04 December 2007

Massive organized Google Click Fraud in China

I have evidence of massive and organized abuse of Google's AdWords program, especially based in China. This is certainly not a new problem. Bruce Schneier blogged about Google's Click-Fraud problem last year in Wired -- although he focuses on two types of click fraud, whereas my own case seems to be a third type, no doubt driven by human click-farmers rather than 'bots. There's also an excellent article on this problem in Business Week, which specifically mentioned the Chinese connection.

Last month, I spoke with Dr Pall, country manager for Google here in Austria. I conveyed to him my concern, that as a small business advertising with Google's AdWords program, I simply didn't trust the results I was seeing, especially when I found that I was spending hundreds of Euros via the Content Network portion.
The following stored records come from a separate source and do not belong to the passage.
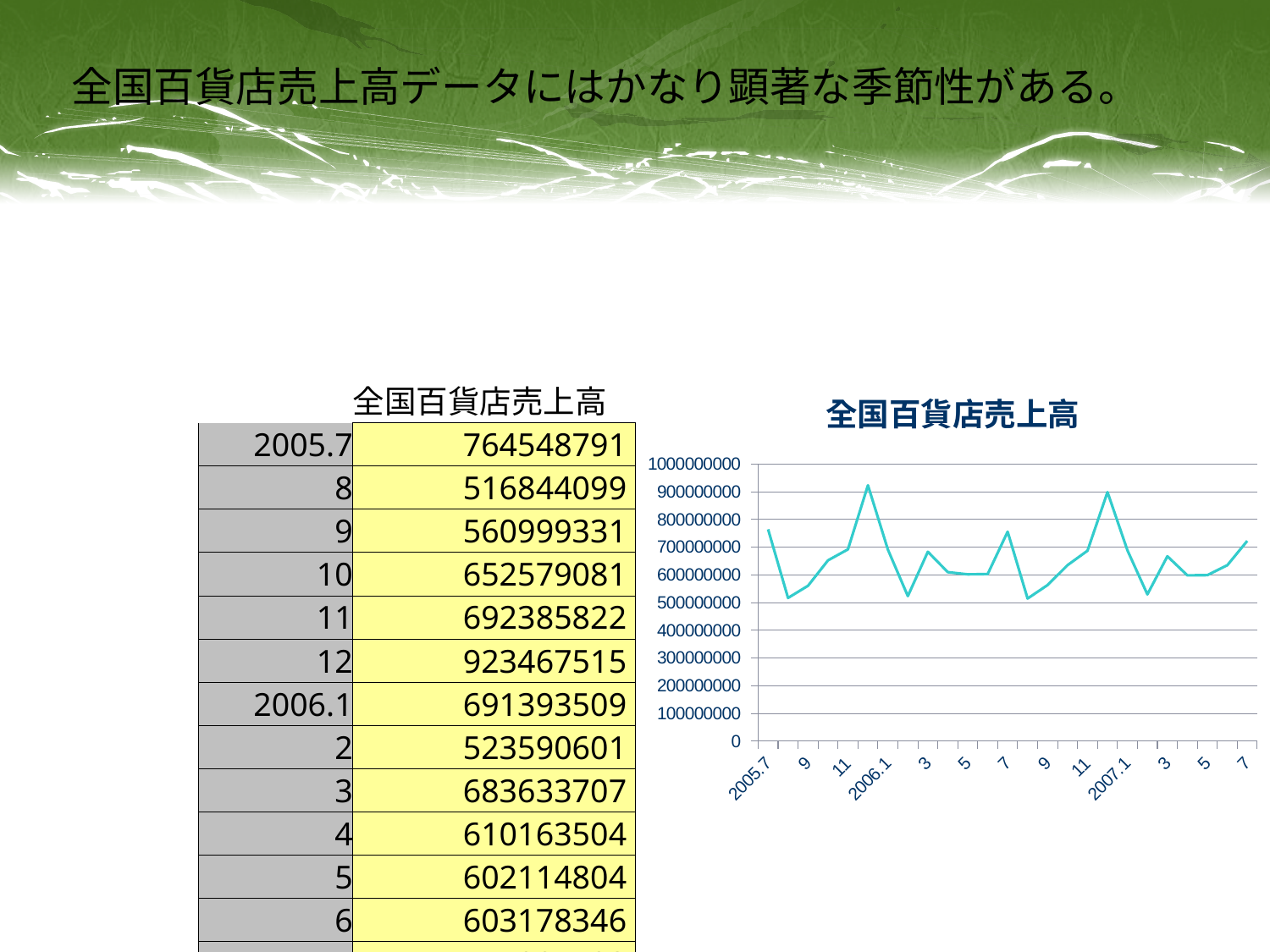
What is the difference between the values for 2005.12 and 2005.8 shown in the table? 406623416 What is the highest value shown on the chart's vertical axis? 1000000000 Which is larger, the value for 2005.7 or the value for 2005.8? 2005.7 Does the line rise or fall from 2005.7 to 2005.8? fall Is the value for 2005.12 on the chart greater or less than 900000000? greater Is the value for 2006.7 on the chart greater or less than 700000000? greater According to the table on the slide, what is the 全国百貨店売上高 value for 2005.12? 923467515 According to the table on the slide, what is the 全国百貨店売上高 value for 2006.1? 691393509 Is the value for 2006.12 on the chart greater or less than 800000000? greater What is the title of the chart? 全国百貨店売上高 What kind of chart is shown on the slide? line chart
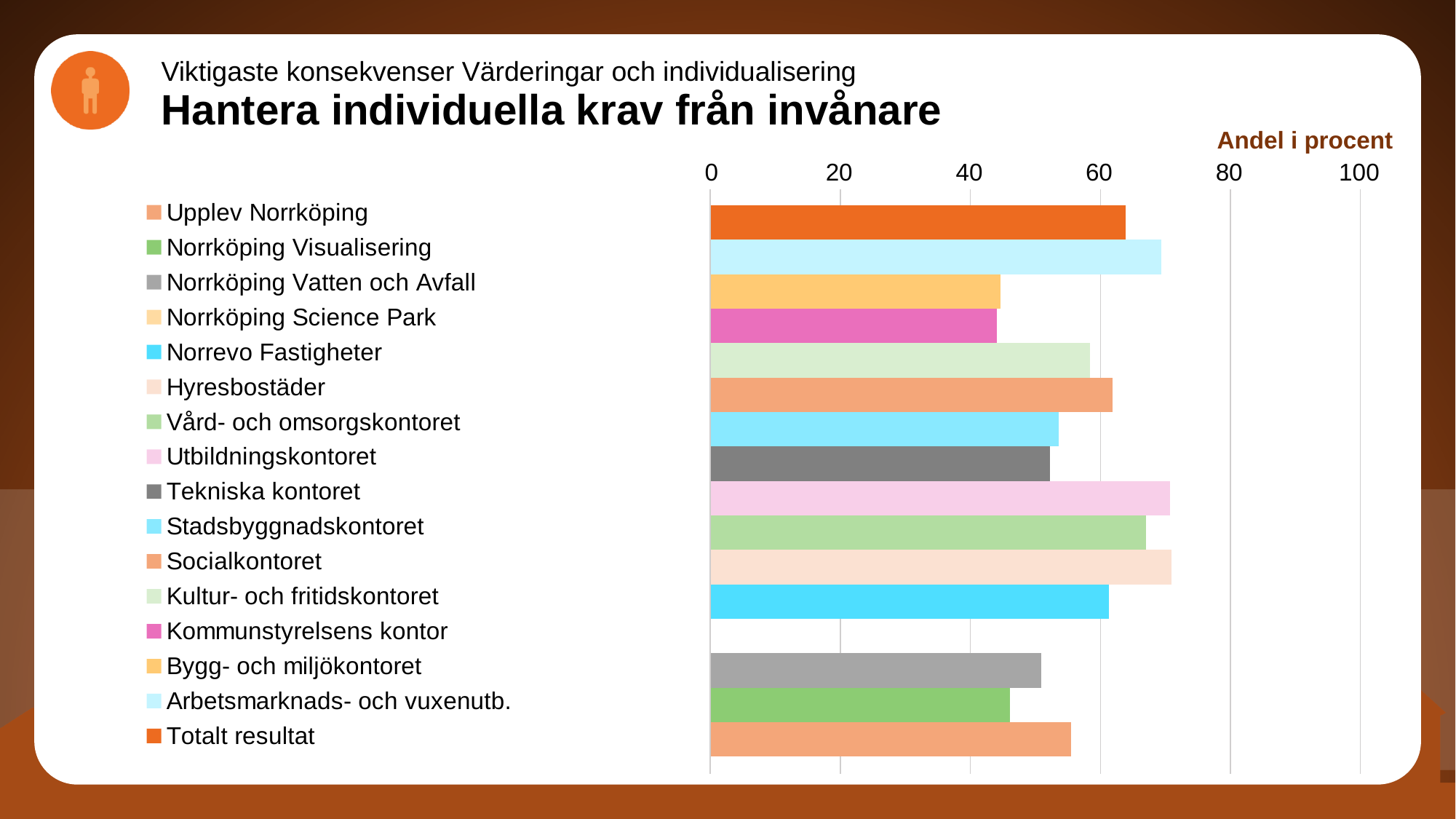
Is the value for Utbildningskontoret greater or less than 60? greater Which has the larger value, Arbetsmarknads- och vuxenutb. or Bygg- och miljökontoret? Arbetsmarknads- och vuxenutb. Is the value for Tekniska kontoret greater or less than 60? less What is the label shown above the horizontal axis of the chart? Andel i procent What kind of chart is shown on the slide? bar chart Is the value for Kommunstyrelsens kontor greater or less than 60? less How many categories does the chart legend list? 16 What is the main title of the slide above the chart? Hantera individuella krav från invånare Which has the larger value, Utbildningskontoret or Tekniska kontoret? Utbildningskontoret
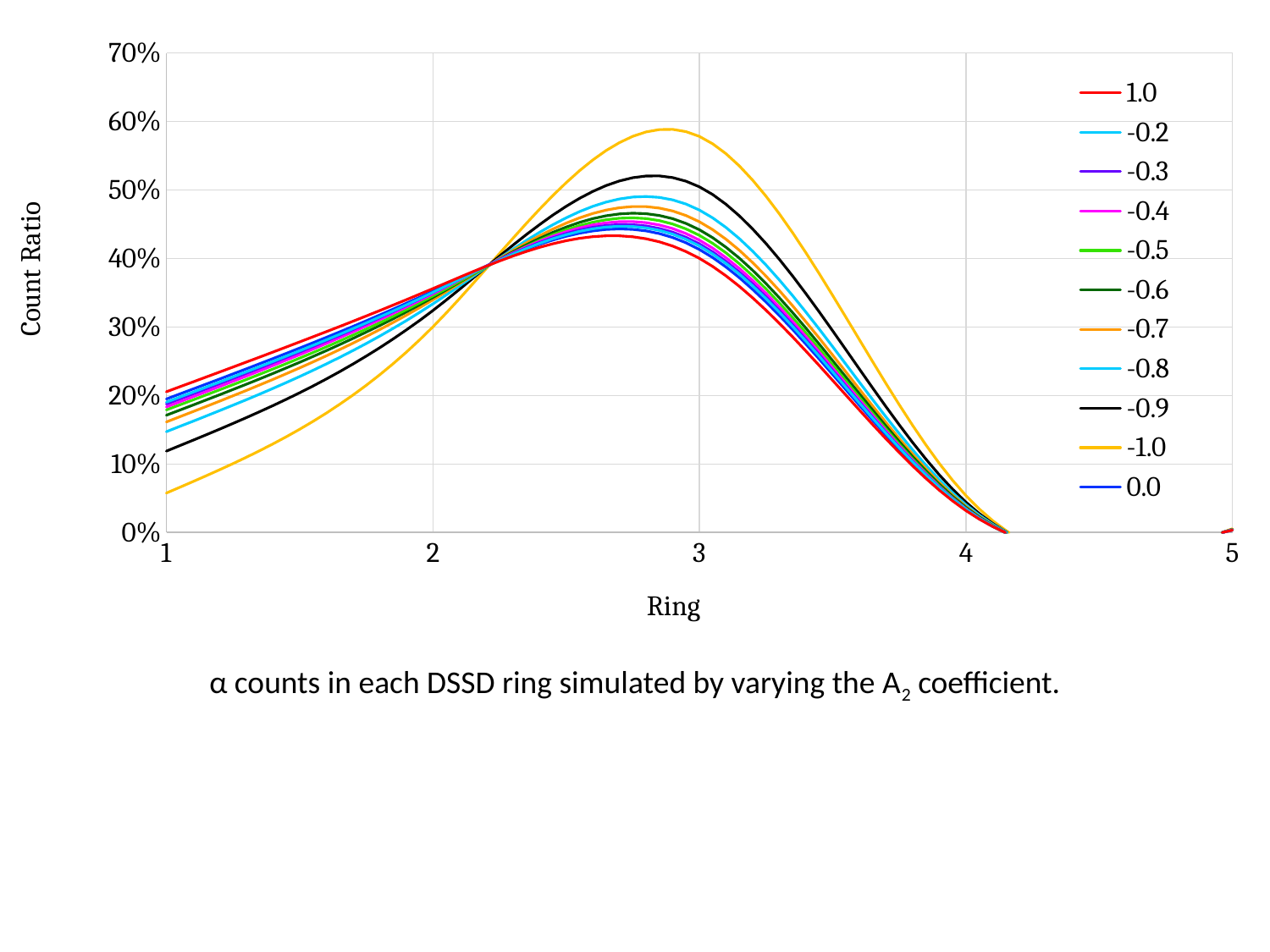
Is the value of the -0.9 series at Ring 1 greater or less than 20%? less Which series reaches the highest peak value? -1.0 What is the label of the x axis? Ring What is the label of the y axis? Count Ratio Which series has the lowest value at Ring 1? -1.0 What kind of chart is shown on the slide? line chart Is the value of the -1.0 series at Ring 1 greater or less than 10%? less Is the peak value of the -1.0 series greater or less than 50%? greater How many series does the legend list? 11 At Ring 3, which series has the larger value, -1.0 or 1.0? -1.0 Between Ring 3 and Ring 4, do the values of the series rise or fall? fall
This month, I decided to collect some real numbers on the extent of this problem, to pass on to Google (to date, I didn't get a response.) Specifically, I set up some new ads for real products and services that my company provides -- products with a very specific and limited market focus. I deliberately enabled the Content Network option, and waited to see what would happen.

I didn't have to wait very long, as the screen shot below shows.



This activity occurred within a couple of days of my ads being activated. I find it very interesting to see that 100% of the click-throughs to my site are directed via charged Content Network -- which means every one of those clicks cost me money, and earned money for the Web sites which hosted the ads at the time. Not a single click came from a search. And the majority came from 42 different cities throughout China -- which of course means not a single one is genuine.

The bottom line -- be very cautious when enabling Google's Content Network. Watch it closely, and especially don't enable it in China (India also shows some evidence of fraud, but on a smaller scale.) I am hoping that Google will be open about this problem, to restore confidence in their advertisers after last year's settlement.

I will be doing some further analysis, and will post the results in my blog. I'd also be interested to hear from others who have seen similar patterns. Note that I don't think this problem is unique to Google -- probably, it is also prevalent with other advertisers. I really like Google's way of doing business, and will continue to do business with them -- but I feel that more needs to be done to stamp out such obvious gaming of the system, which costs money for no return and wastes valuable time.

Google -- what are you doing about this?